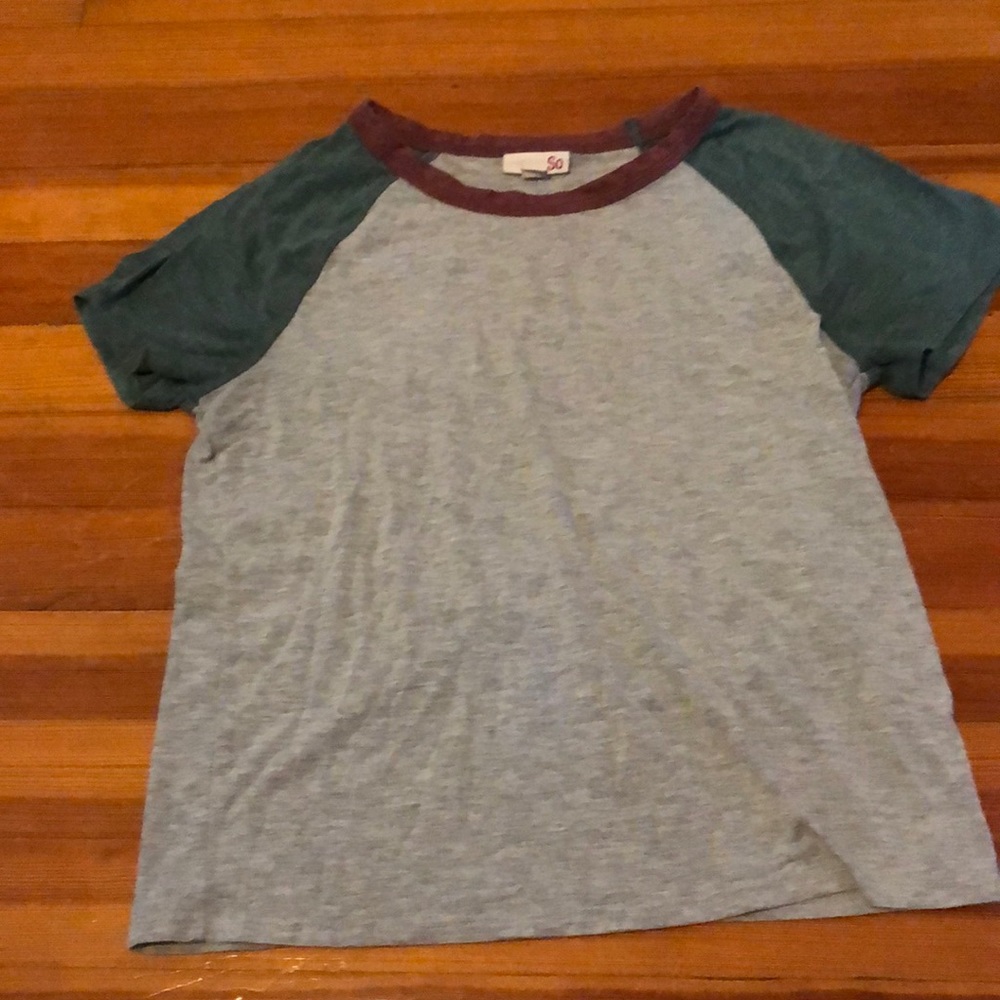 Medium burgundy and green baseball tee. Fits semi-loose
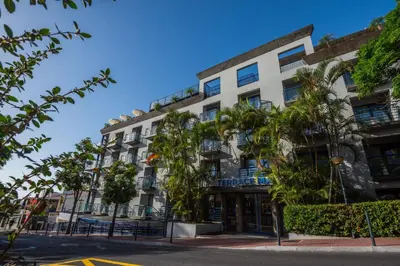 a building with palm trees in front of it at Terrace Mar Suite Hotel in Funchal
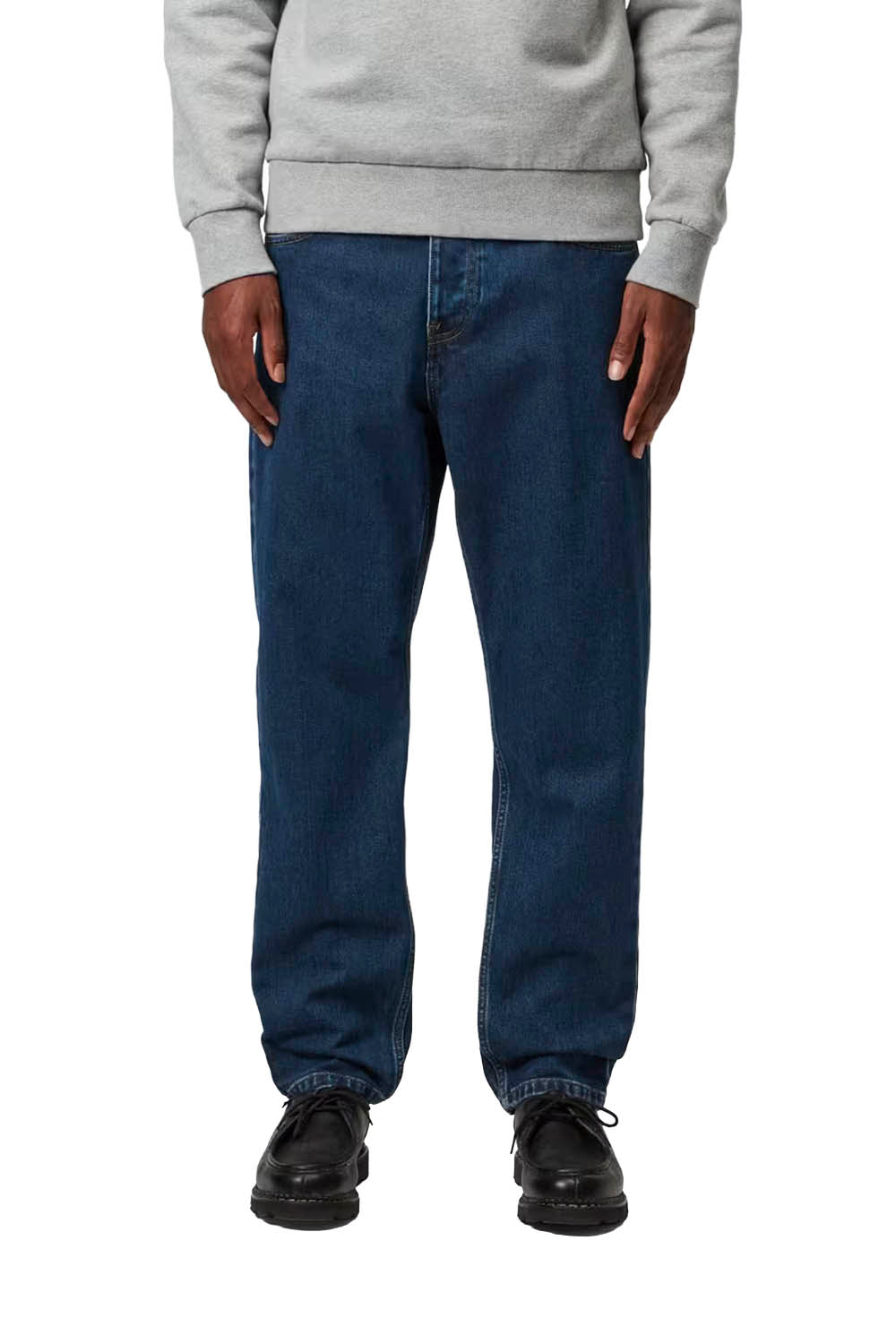 Man wearing a gray sweatshirt and blue jeans on a white background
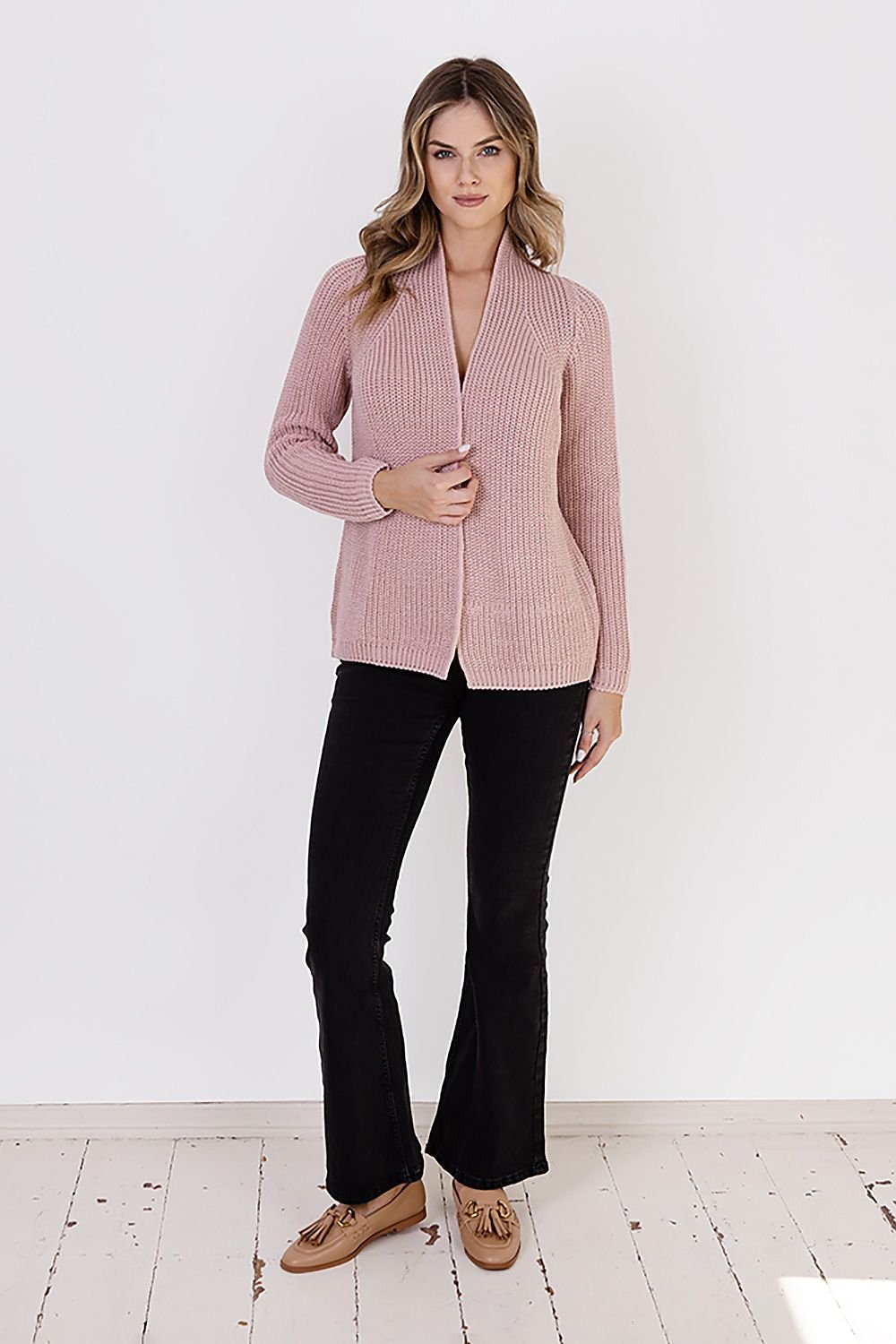  A ribbed cardigan featuring a standup collar showcasing a textured knit design in a neutral color.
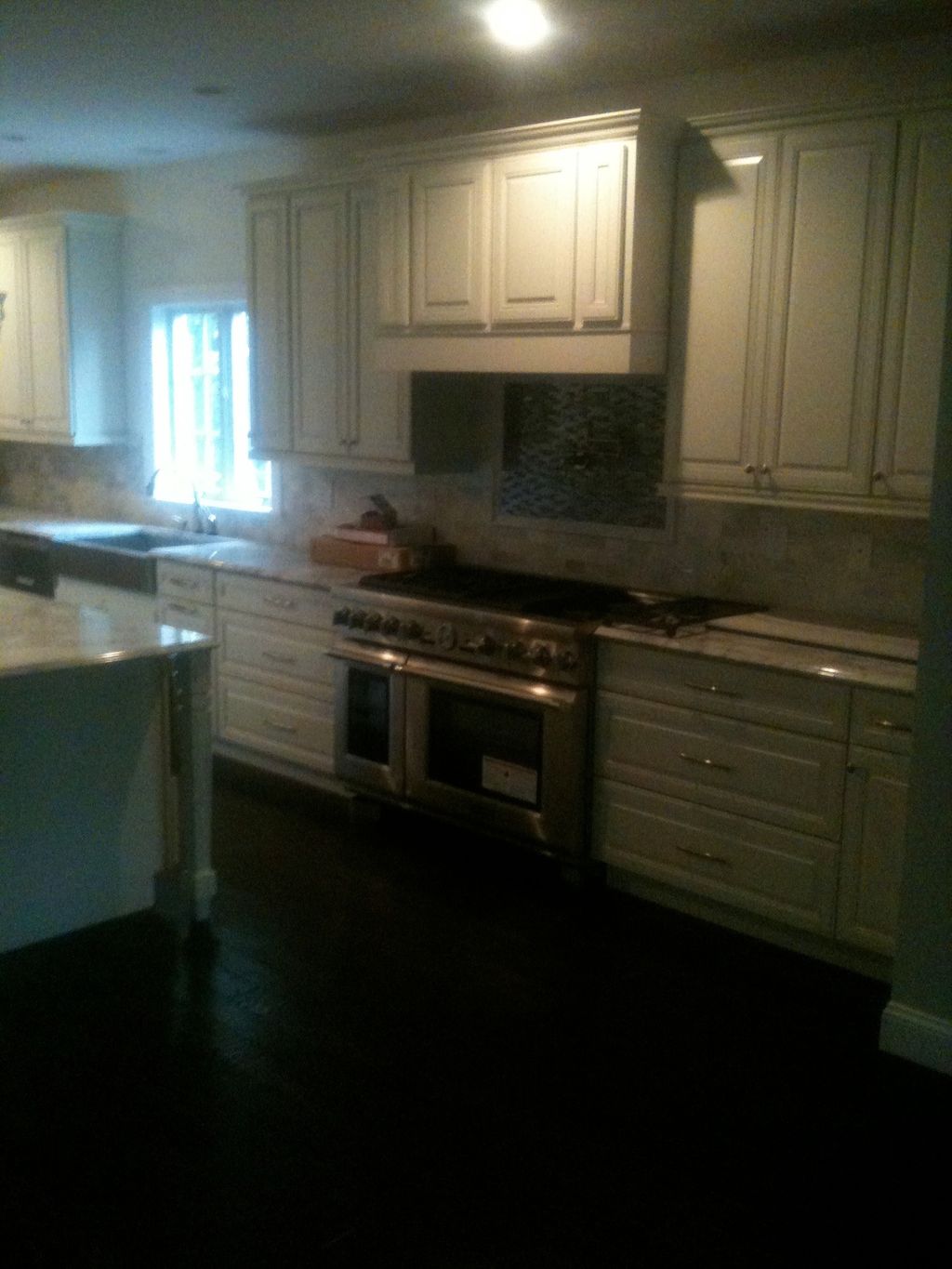 Custom kitchen with marble counter tops and marble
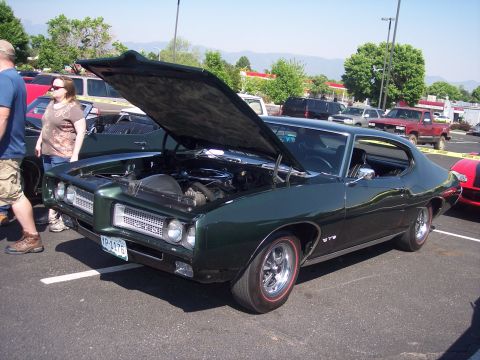 1972 Ford Ranchero - A classic dark green Pontiac Grand Prix is displayed with its hood open in a parking lot on a sunny day.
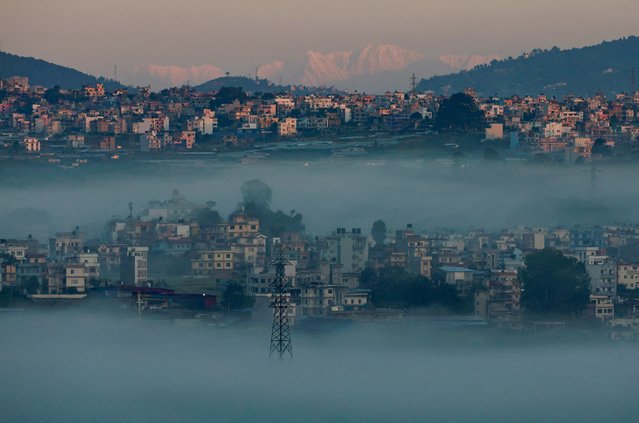 A snowcapped mountain range emerges over the valley during a foggy morning in Katmandu, Nepal on October 11, 2025. (Photo by Navesh Chitrakar/Reuters)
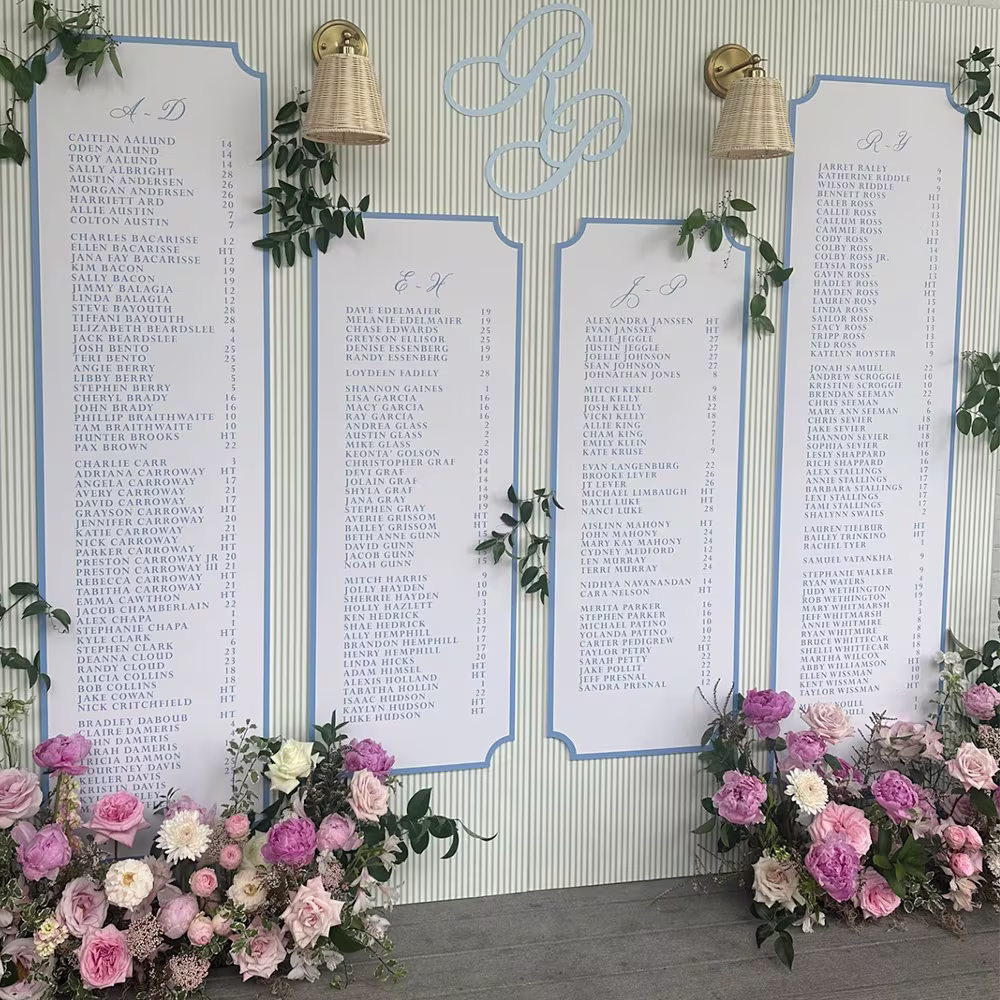 Large scale wedding seating chart with a striped wallpaper background.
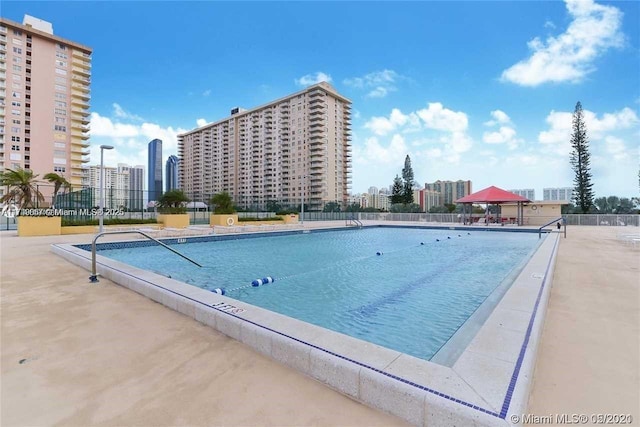 pool featuring a gazebo, fence, and a city view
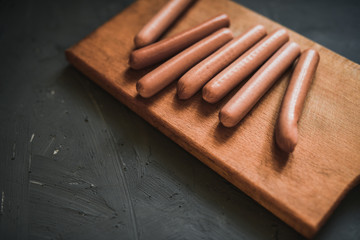 Sausages on a beautiful background for advertising on a wooden board. grey matte concrete background. 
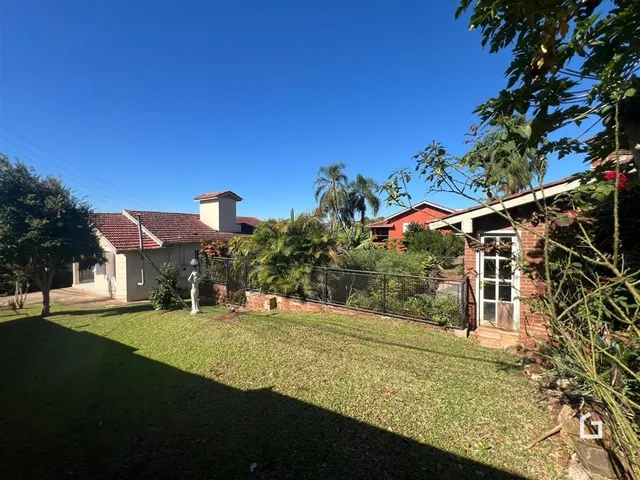 Vista da fachada de uma casa em Lajeado, Brasil, com jardim gramado e cerca.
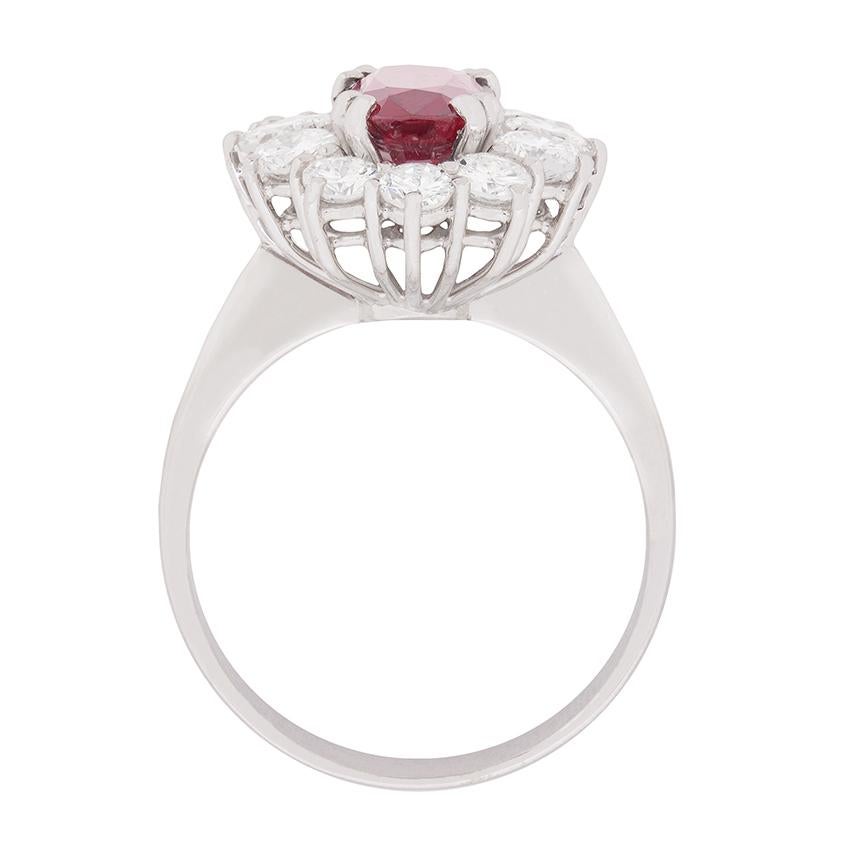 This simply stunning dress ring features a beautifully deep red, 2.63 carat ruby. It is claw set using double pronged claws, and has a perfect oval symmetry. The stone is then supported by a halo of round brilliant diamonds which add a lovely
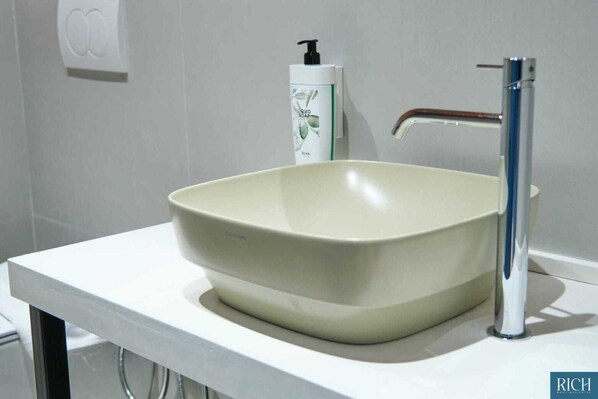 Une salle de bain avec un lavabo blanc, un robinet moderne et un distributeur de savon fixé au mur.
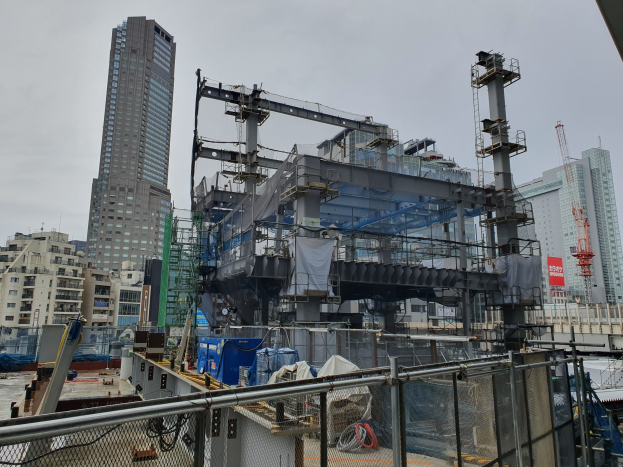 Großer Baustelle in einer Stadt mit einem Metallzaun, Gebäuden, Masten, einer Plane, Fahrzeugen, Käble, und einem bewölktem Himmel, beschriftet als neuer Bau einer Kraftwerk.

### Assignment
Write out the text of all fourteen records above word for word, keeping each line as it is, and leave the pictures out.

### Answer to this problem
 Medium burgundy and green baseball tee. Fits semi-loose
 a building with palm trees in front of it at Terrace Mar Suite Hotel in Funchal
 Man wearing a gray sweatshirt and blue jeans on a white background
  A ribbed cardigan featuring a standup collar showcasing a textured knit design in a neutral color.
 Custom kitchen with marble counter tops and marble
 1972 Ford Ranchero - A classic dark green Pontiac Grand Prix is displayed with its hood open in a parking lot on a sunny day.
 A snowcapped mountain range emerges over the valley during a foggy morning in Katmandu, Nepal on October 11, 2025. (Photo by Navesh Chitrakar/Reuters)
 Large scale wedding seating chart with a striped wallpaper background.
 pool featuring a gazebo, fence, and a city view
 Sausages on a beautiful background for advertising on a wooden board. grey matte concrete background. 
 Vista da fachada de uma casa em Lajeado, Brasil, com jardim gramado e cerca.
 This simply stunning dress ring features a beautifully deep red, 2.63 carat ruby. It is claw set using double pronged claws, and has a perfect oval symmetry. The stone is then supported by a halo of round brilliant diamonds which add a lovely
 Une salle de bain avec un lavabo blanc, un robinet moderne et un distributeur de savon fixé au mur.
 Großer Baustelle in einer Stadt mit einem Metallzaun, Gebäuden, Masten, einer Plane, Fahrzeugen, Käble, und einem bewölktem Himmel, beschriftet als neuer Bau einer Kraftwerk.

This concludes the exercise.